# INFORMATION GIVEN:
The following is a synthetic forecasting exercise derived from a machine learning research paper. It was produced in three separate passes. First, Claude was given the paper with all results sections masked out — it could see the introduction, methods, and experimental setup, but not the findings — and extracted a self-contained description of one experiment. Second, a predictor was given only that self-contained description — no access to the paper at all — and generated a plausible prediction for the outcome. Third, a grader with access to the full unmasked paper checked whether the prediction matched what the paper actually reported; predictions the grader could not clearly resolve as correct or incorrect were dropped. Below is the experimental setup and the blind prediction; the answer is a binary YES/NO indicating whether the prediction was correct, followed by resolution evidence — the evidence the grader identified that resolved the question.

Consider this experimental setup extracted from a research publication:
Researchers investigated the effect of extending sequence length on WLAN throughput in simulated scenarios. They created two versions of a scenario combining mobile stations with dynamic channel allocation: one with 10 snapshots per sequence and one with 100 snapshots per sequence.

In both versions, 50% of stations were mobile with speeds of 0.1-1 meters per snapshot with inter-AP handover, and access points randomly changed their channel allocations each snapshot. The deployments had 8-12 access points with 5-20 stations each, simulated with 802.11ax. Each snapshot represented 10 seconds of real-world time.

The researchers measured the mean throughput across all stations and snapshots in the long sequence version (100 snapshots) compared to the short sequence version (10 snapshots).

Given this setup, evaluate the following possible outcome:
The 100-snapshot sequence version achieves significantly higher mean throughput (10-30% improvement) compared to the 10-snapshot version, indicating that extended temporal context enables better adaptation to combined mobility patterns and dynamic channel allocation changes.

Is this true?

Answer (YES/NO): NO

# GOAL OF THE EXERCISE:
Each line that contains "this" is to be copied from the listing above.

# WRITTEN REPLY:
Consider this experimental setup extracted from a research publication:
Given this setup, evaluate the following possible outcome:
Is this true?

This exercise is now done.